Over the years, engineers have been pushing the boundaries of wind tunnel technology to achieve accurate, reliable and repeatable testing. This has resulted in the development of a variety of different types of wind tunnel, each with their own advantages and disadvantages.
However, whatever the wind tunnel type, the most important area is the test section. This is where the item being tested is positioned and measured. Consequently, it's vital to achieve good flow characteristics in this area including low turbulence intensity, uniform flow velocity and a thin boundary layer.
Early wind tunnels were what are now referred to as open circuit tunnels. These variants essentially pull air in at one end of a building and exhaust it from the other. This makes them relatively cheap and simple to build, but are generally not used for very high accuracy applications. They are expensive to run and also don’t produce the best flow quality because they are always processing fresh intake air.
Closed circuit tunnels, on the other hand, recirculate the same air mass around a closed loop, saving energy. In doing so, once initially up to speed, the fan is only needed to make up for losses as the air travels round the loop. However, one of the disadvantages of this type of tunnel is that the air is heated as it circulates, and so requires cooling.
This type of tunnel is generally designed to generate much higher quality flow and so are more complicated and expensive to install. A typical layout consists of a fan, turning vanes, a cooler, a settling chamber and a series of grids and meshes.
The fan is driven by an electric motor, which for larger applications can have a power of up to 1MW. The turning vanes are located at each corner of the loop and help turn the flow cleanly with as little loss as possible. While a series of grids and meshes straighten the flow and reduce turbulence in the settling chamber.
Another type of tunnel is the pressurised, or variable density tunnel. This is designed to make use of the density term of the Reynolds number calculation. By pressurising the air in the tunnel its density increases which allows high speed-equivalent testing in a tunnel with a lower air speed capability.
These tunnels are often used for high-speed aircraft testing where matching Mach number and Reynolds number together can be very important.
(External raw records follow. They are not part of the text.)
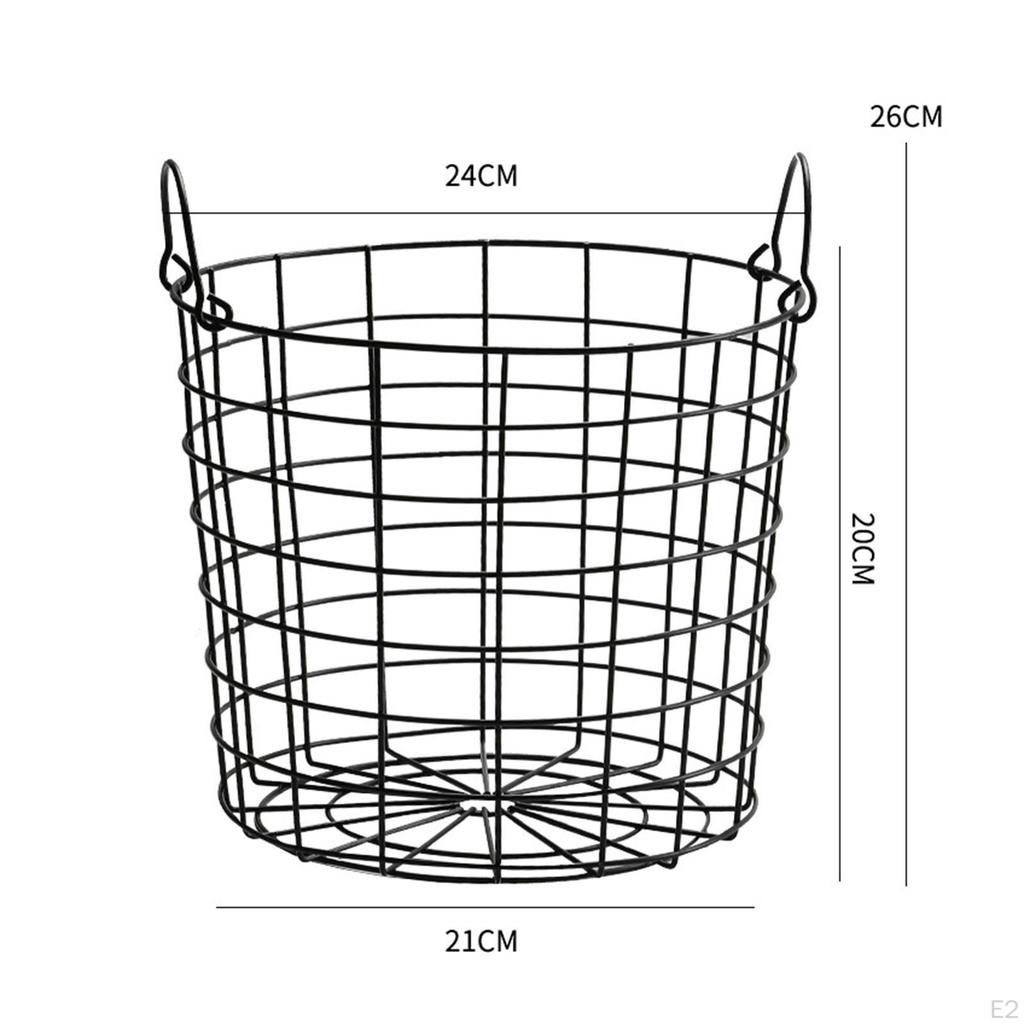 Iron Storage Basket 8.27inch X 7.87inch with Handles Sundries Bins Large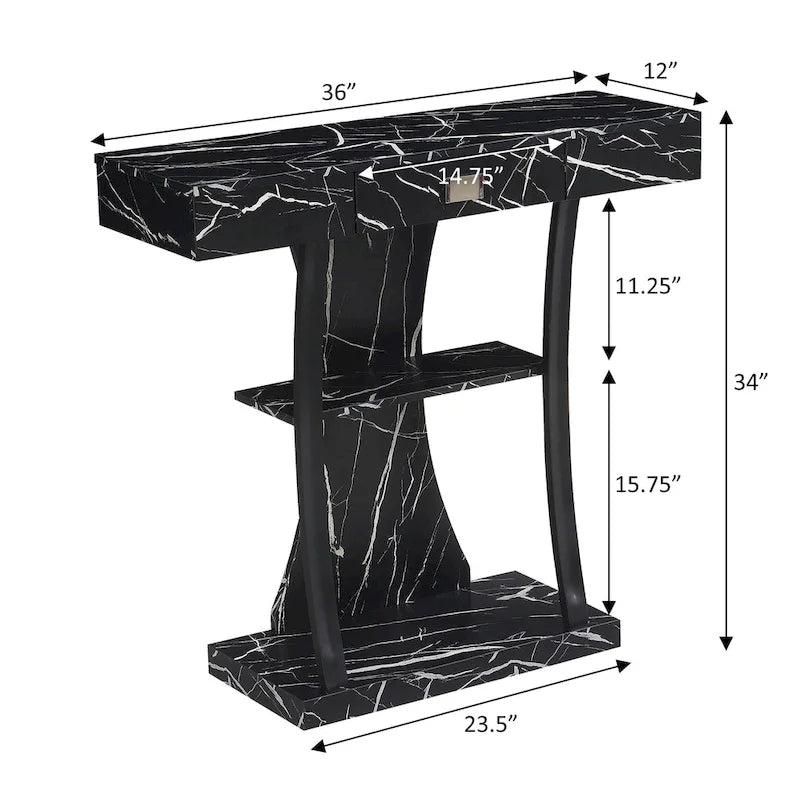 Console Newport Harri à 1 tiroir avec étagères de Convenience Concepts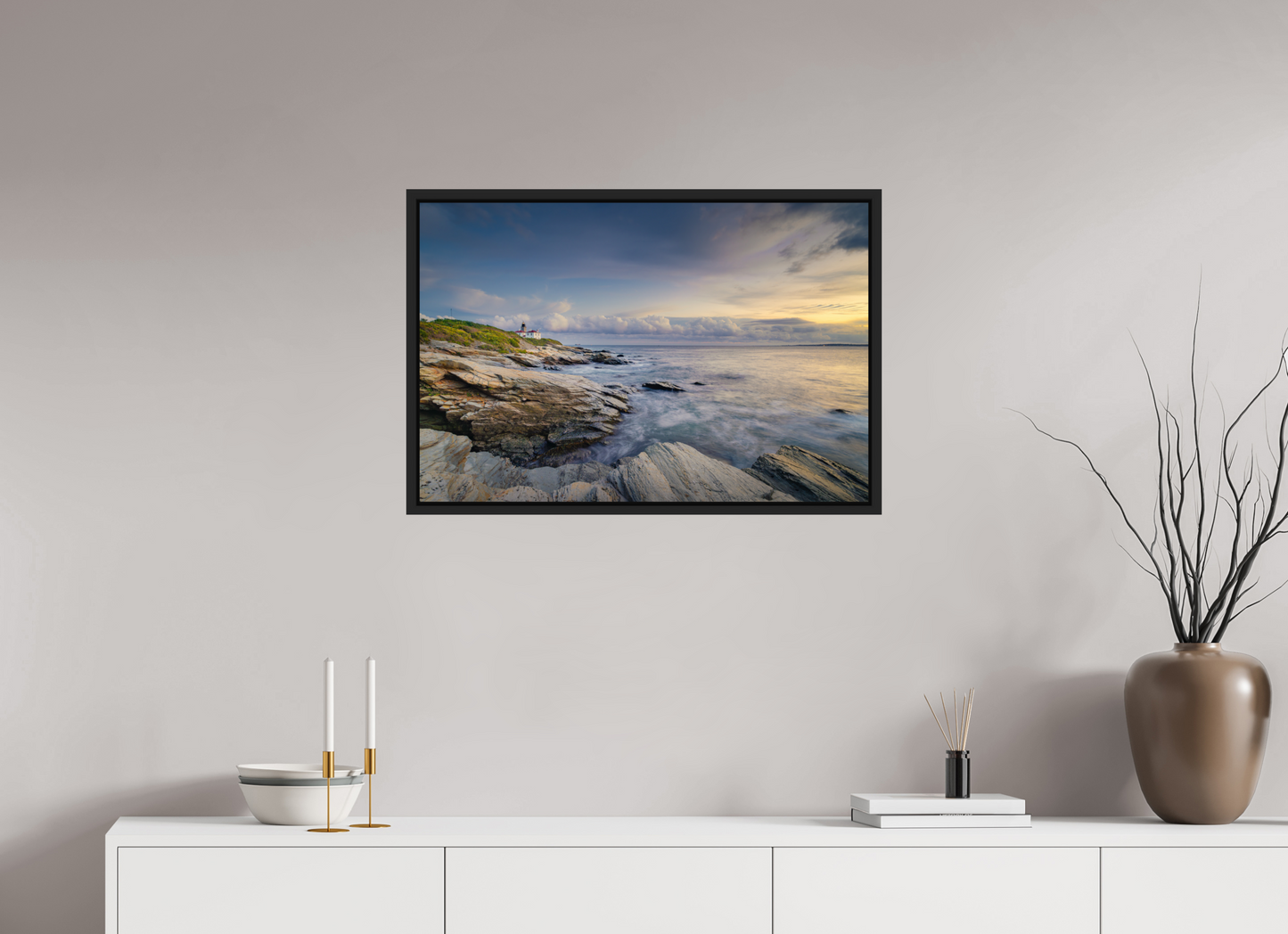 30 x 20″, Photo Print Under Acrylic Glass with Black Wood Floater Frame Twilight at Beavertail Lighthouse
Other tunnels use gases like super-cooled nitrogen to achieve the same effect. It is often surprising how long these technologies have been around, as the NACA variable density tunnel from the 1920s below highlights.
Many tunnels have an open test section, particularly when they are used for full size applications like road cars. They tend to have very large test sections with no walls close to the test item. This makes them very flexible, at the sacrifice of some accuracy.
The nature of this type of tunnel lends itself to climatic and aero-acoustic tunnels. Climatic tunnels can vary the humidity as well as run at temperatures between -35degC to +50degC. Although, these tunnels are usually used for durability testing rather than ultimate aerodynamic performance.
Aero-acoustic tunnels have anechoic working sections and are used to identify sources of audible noise. This helps road car manufacturers tune the interior and exterior design of vehicles to improve the cabin environment for passengers.
High end wind tunnel testing for aircraft and Formula One cars tends to be carried out using a closed-circuit, closed section tunnel. These are very expensive to build but produce a controlled testing environment which gives good accuracy and repeatability. They have a narrow range of acceptable temperature, average flow speed and flow straightness. These metrics are carefully monitored and tracked to ensure repeatable testing.
There are two main issues that affect the test section, these are the blockage ratio and the boundary layer. If either of these are not controlled correctly, they can lead to unrepresentative test results. The same applies to the control of shock waves in transonic wind tunnels which are designed to test the aerodynamics of vehicles that operate near the speed of sound.
Careful design along with new technologies can help solve these problems. For example, wind tunnels used for Formula One testing have adaptive walls, which are made up of different sections. Each section features pressure tappings and can also be moved to create a curved wall which better accommodates the flow. This allows for a larger test model to be installed than would otherwise be impossible.
A common problem when testing aircraft in wind tunnels is the transonic region. This is where the aircraft, or flow over part of the aircraft, is operating near the speed of sound. The shock wave - the sonic boom associated with supersonic aircraft - reflects off of the tunnel walls. This interacts with the normal tunnel flow and can cause correlation issues.
One solution is to use have variable porosity walls which are tuned to suit the application. The porosity allows the overpressure from the shock wave to exit the flow path rather than to reflect back.
There are a variety of tactics to control the boundary layer, but there are two common approaches. The first is to use a moving ground plane, usually a steel belt. This usually moves at the same speed as the free stream air, but can also be varied to mimic head or tail winds. The belt may also be textured to generate a more accurate turbulence level.
These belt assemblies are impressive pieces of engineering and are often able to rotate relative to the oncoming air stream. This allows for the model to be tested in yaw.
The second method of controlling the boundary layer is to use a vacuum system just before the working section. This removes air from the boundary layer and vents it downstream. The system will be tuned to generate a desired boundary layer depth at the model. This can be applied to the floor, walls and ceiling of a tunnel, depending on the application.